READING PASSAGE:
—————

Thursday, November 26, 2009

Leaders Wanted: Soap Stars Need Not Apply

Last Saturday saw the release of the country's most comprehensive investigation into the attitudes and needs of Pakistani youth. Entitled "Pakistan: the Next Generation," and commissioned by the British Council, the report bases its findings of interviews with 1,200 Pakistanis between the ages of 18 and 29 who hail from a cross-section of society. An alarming wakeup call: the report highlights the "demographic disaster" facing Pakistan in the next 20 years. A population that has already trebled in the last 50 years to 180 million is set to swell by a further 85 million in the next 20 years -- the equivalent of five cities the size of Karachi. I urge you to read the full report at www.britishcouncil.org/pakistan.htm. Be warned, it is sombre reading,

In order to meet the demands of this population explosion, our economy needs to grow by six percent a year and create 36 million new jobs in the next 10 years. In contrast, our GDP is expected to increase by two percent in 2009, and we are growing only about one million jobs a year. At the same time, high food and energy prices have pushed inflation up 23 percent a year. Let's not even discuss the strain on our natural resources, especially water and energy, and the increasing problems of climate change that this population upsurge will have on Pakistan.

With this kind of inheritance, our youth is unsurprisingly despondent about the future. Of those interviewed, 80 percent believe their country is heading in the "wrong direction." More worryingly, only one-third believe democracy to be the best system of government; one-third want sharia law and seven percent want dictatorship. Sixty percent of Pakistani youth have faith in the military compared with only ten percent who voted for the current government.

The statistics on education are truly horrifying. Only half go to primary school, a quarter to secondary school, and just five percent receive any higher education.

There are some positive elements within the report. The youth displayed a civic-mindedness and patriotism which, if harnessed correctly, could pay enormous dividends for Pakistan. But presently, that's a big "if."

Overall, one comes away from this report feeling that this confused, inconsistent, poorly-educated, unemployed, cynical youth, abandoned by successive governments and pessimistic about its future, is a ticking time bomb ready to explode.

This report should have seriously alarmed us all. But what was our reaction to this most sobering, most prophetic of reports? Did our leaders deliver urgent press conferences to address its findings? Did they hold an emergency cabinet meeting? No, our politicians snoozed, and we let them. Instead, we all continued to watch our favourite soap opera.

Yes, the most popular soap opera in Pakistan isn't the one on the (illegal) Indian channel called "Kyunki Saas Bhi Kabhi Bahu Thi." It's the one on all the Pakistani channels called "Kyunki Government Bhi Kabhi Opposition Thi." Every night the musical chairs of government keep the population glued to our favourite channels. What are the latest plot developments? Will Zardari get pushed out? Who's on the NRO list? Who's going to court? Tune in to "Capital Talk," "Live with Talat" or "Dr Shahid Masood" to find out. Let's discuss the latest gossip whilst ignoring policies and the actual issues of government.

—————

RECORDS SHOWN:
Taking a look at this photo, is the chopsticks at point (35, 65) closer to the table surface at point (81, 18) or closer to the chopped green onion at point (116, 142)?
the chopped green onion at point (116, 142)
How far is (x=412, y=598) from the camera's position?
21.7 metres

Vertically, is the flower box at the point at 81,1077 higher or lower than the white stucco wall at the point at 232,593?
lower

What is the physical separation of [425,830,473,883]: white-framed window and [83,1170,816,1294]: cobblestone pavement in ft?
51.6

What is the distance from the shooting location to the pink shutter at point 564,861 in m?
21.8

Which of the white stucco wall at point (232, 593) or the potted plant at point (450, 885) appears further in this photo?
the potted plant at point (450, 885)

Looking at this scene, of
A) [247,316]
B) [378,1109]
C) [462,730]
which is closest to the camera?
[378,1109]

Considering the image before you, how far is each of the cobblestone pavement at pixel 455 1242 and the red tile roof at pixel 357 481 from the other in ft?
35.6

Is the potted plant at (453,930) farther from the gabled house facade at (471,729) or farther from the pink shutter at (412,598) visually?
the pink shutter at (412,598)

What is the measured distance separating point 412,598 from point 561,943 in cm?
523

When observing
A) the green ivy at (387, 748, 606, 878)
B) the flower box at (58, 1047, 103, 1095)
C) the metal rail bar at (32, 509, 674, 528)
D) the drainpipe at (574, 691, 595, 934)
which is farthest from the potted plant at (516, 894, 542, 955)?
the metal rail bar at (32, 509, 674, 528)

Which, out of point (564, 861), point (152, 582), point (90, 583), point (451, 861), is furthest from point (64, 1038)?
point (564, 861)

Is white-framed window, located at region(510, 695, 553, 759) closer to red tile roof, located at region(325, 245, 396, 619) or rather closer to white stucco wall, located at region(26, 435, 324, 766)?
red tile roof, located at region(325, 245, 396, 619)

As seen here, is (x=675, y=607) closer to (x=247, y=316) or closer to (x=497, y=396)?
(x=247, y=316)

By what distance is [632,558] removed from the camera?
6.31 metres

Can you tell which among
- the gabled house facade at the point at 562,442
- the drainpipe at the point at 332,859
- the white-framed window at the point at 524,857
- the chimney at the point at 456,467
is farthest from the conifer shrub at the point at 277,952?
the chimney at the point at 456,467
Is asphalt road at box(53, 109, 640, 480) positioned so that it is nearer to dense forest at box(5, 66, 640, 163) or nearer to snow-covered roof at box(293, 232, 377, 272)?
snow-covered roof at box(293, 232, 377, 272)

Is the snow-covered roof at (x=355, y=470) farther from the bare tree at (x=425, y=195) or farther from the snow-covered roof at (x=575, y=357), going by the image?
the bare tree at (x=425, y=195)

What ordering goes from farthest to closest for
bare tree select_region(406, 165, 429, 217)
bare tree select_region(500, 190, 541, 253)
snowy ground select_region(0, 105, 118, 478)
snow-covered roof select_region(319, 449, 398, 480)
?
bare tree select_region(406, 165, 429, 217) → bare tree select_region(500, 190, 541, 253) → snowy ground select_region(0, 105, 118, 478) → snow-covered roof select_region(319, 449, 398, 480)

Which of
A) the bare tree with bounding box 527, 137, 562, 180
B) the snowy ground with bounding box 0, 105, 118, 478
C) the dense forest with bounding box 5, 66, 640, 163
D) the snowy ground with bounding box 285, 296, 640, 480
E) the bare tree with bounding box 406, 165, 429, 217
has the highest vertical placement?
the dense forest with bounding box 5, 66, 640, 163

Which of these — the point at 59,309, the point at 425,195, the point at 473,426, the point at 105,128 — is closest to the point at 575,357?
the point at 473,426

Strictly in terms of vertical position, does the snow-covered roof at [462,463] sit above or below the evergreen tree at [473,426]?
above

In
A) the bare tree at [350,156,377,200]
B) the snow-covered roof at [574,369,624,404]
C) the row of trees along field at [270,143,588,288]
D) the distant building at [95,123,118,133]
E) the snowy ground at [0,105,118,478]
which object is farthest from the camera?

—————

EXERCISE DIRECTIONS: In the column about Pakistani youth, condense the paragraph beginning "In order to meet the demands" into a short bulleted list that keeps its key figures.

TASK ANSWER:
- Required: economic growth of six percent a year and 36 million new jobs over the next 10 years.
- Actual: GDP expected to grow by two percent in 2009, with only about one million jobs added a year.
- High food and energy prices have pushed inflation up 23 percent a year.
- The population surge will also strain natural resources, especially water and energy, and worsen the problems of climate change.